TASK REQUIREMENTS: Retype the data exactly, leaving nothing out.

Saved data entries

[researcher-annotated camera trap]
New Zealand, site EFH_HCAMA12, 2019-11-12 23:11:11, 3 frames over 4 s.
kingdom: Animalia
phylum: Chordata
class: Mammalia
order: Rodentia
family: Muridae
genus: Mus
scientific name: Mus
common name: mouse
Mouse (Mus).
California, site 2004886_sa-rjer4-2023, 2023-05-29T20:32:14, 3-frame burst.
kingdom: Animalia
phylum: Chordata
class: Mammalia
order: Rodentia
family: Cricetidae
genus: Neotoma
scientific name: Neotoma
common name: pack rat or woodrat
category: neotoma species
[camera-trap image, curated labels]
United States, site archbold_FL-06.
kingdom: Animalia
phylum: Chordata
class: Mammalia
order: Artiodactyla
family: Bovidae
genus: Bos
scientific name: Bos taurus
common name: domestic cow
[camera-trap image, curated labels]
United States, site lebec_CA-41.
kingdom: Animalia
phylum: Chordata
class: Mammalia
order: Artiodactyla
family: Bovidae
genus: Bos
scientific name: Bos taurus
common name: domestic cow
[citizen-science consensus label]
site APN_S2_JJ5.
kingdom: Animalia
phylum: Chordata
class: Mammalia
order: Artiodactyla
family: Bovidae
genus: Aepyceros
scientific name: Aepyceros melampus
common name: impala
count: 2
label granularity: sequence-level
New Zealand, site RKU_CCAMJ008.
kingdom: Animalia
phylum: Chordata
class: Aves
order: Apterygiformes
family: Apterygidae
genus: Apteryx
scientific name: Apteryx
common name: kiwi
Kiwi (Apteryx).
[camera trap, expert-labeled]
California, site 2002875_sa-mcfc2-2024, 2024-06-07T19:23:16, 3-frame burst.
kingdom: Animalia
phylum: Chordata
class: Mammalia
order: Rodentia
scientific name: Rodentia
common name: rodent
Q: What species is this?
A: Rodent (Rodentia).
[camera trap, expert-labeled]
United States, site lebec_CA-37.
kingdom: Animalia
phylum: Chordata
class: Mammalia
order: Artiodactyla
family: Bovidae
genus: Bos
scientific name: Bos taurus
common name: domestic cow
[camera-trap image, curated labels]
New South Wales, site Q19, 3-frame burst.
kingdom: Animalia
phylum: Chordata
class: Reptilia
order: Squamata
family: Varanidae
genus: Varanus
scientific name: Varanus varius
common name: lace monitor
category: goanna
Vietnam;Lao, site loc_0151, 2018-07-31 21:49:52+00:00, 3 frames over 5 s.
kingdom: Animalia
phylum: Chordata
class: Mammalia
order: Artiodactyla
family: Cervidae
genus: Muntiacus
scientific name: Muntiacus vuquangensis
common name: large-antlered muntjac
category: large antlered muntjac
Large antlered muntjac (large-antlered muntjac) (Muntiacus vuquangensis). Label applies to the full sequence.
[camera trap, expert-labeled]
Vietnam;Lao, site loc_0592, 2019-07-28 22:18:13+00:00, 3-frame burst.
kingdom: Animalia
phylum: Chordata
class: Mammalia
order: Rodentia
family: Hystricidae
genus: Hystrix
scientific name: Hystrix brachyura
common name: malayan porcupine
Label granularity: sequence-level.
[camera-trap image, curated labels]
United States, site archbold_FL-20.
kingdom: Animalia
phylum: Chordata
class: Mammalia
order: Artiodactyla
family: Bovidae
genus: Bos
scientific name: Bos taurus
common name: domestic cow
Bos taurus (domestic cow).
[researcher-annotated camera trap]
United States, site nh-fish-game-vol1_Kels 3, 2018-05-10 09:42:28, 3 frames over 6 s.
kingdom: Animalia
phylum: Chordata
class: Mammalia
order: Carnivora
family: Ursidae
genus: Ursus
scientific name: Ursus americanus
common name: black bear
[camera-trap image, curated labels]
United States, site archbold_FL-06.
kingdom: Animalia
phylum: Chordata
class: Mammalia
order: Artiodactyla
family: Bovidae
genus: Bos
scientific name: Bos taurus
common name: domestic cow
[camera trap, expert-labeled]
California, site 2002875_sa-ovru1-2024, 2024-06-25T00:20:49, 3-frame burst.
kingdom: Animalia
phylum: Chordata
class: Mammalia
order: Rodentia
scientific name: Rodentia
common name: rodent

ANSWER SECTION:
[researcher-annotated camera trap]
New Zealand, site EFH_HCAMA12, 2019-11-12 23:11:11, 3 frames over 4 s.
kingdom: Animalia
phylum: Chordata
class: Mammalia
order: Rodentia
family: Muridae
genus: Mus
scientific name: Mus
common name: mouse
Mouse (Mus).
California, site 2004886_sa-rjer4-2023, 2023-05-29T20:32:14, 3-frame burst.
kingdom: Animalia
phylum: Chordata
class: Mammalia
order: Rodentia
family: Cricetidae
genus: Neotoma
scientific name: Neotoma
common name: pack rat or woodrat
category: neotoma species
[camera-trap image, curated labels]
United States, site archbold_FL-06.
kingdom: Animalia
phylum: Chordata
class: Mammalia
order: Artiodactyla
family: Bovidae
genus: Bos
scientific name: Bos taurus
common name: domestic cow
[camera-trap image, curated labels]
United States, site lebec_CA-41.
kingdom: Animalia
phylum: Chordata
class: Mammalia
order: Artiodactyla
family: Bovidae
genus: Bos
scientific name: Bos taurus
common name: domestic cow
[citizen-science consensus label]
site APN_S2_JJ5.
kingdom: Animalia
phylum: Chordata
class: Mammalia
order: Artiodactyla
family: Bovidae
genus: Aepyceros
scientific name: Aepyceros melampus
common name: impala
count: 2
label granularity: sequence-level
New Zealand, site RKU_CCAMJ008.
kingdom: Animalia
phylum: Chordata
class: Aves
order: Apterygiformes
family: Apterygidae
genus: Apteryx
scientific name: Apteryx
common name: kiwi
Kiwi (Apteryx).
[camera trap, expert-labeled]
California, site 2002875_sa-mcfc2-2024, 2024-06-07T19:23:16, 3-frame burst.
kingdom: Animalia
phylum: Chordata
class: Mammalia
order: Rodentia
scientific name: Rodentia
common name: rodent
Q: What species is this?
A: Rodent (Rodentia).
[camera trap, expert-labeled]
United States, site lebec_CA-37.
kingdom: Animalia
phylum: Chordata
class: Mammalia
order: Artiodactyla
family: Bovidae
genus: Bos
scientific name: Bos taurus
common name: domestic cow
[camera-trap image, curated labels]
New South Wales, site Q19, 3-frame burst.
kingdom: Animalia
phylum: Chordata
class: Reptilia
order: Squamata
family: Varanidae
genus: Varanus
scientific name: Varanus varius
common name: lace monitor
category: goanna
Vietnam;Lao, site loc_0151, 2018-07-31 21:49:52+00:00, 3 frames over 5 s.
kingdom: Animalia
phylum: Chordata
class: Mammalia
order: Artiodactyla
family: Cervidae
genus: Muntiacus
scientific name: Muntiacus vuquangensis
common name: large-antlered muntjac
category: large antlered muntjac
Large antlered muntjac (large-antlered muntjac) (Muntiacus vuquangensis). Label applies to the full sequence.
[camera trap, expert-labeled]
Vietnam;Lao, site loc_0592, 2019-07-28 22:18:13+00:00, 3-frame burst.
kingdom: Animalia
phylum: Chordata
class: Mammalia
order: Rodentia
family: Hystricidae
genus: Hystrix
scientific name: Hystrix brachyura
common name: malayan porcupine
Label granularity: sequence-level.
[camera-trap image, curated labels]
United States, site archbold_FL-20.
kingdom: Animalia
phylum: Chordata
class: Mammalia
order: Artiodactyla
family: Bovidae
genus: Bos
scientific name: Bos taurus
common name: domestic cow
Bos taurus (domestic cow).
[researcher-annotated camera trap]
United States, site nh-fish-game-vol1_Kels 3, 2018-05-10 09:42:28, 3 frames over 6 s.
kingdom: Animalia
phylum: Chordata
class: Mammalia
order: Carnivora
family: Ursidae
genus: Ursus
scientific name: Ursus americanus
common name: black bear
[camera-trap image, curated labels]
United States, site archbold_FL-06.
kingdom: Animalia
phylum: Chordata
class: Mammalia
order: Artiodactyla
family: Bovidae
genus: Bos
scientific name: Bos taurus
common name: domestic cow
[camera trap, expert-labeled]
California, site 2002875_sa-ovru1-2024, 2024-06-25T00:20:49, 3-frame burst.
kingdom: Animalia
phylum: Chordata
class: Mammalia
order: Rodentia
scientific name: Rodentia
common name: rodent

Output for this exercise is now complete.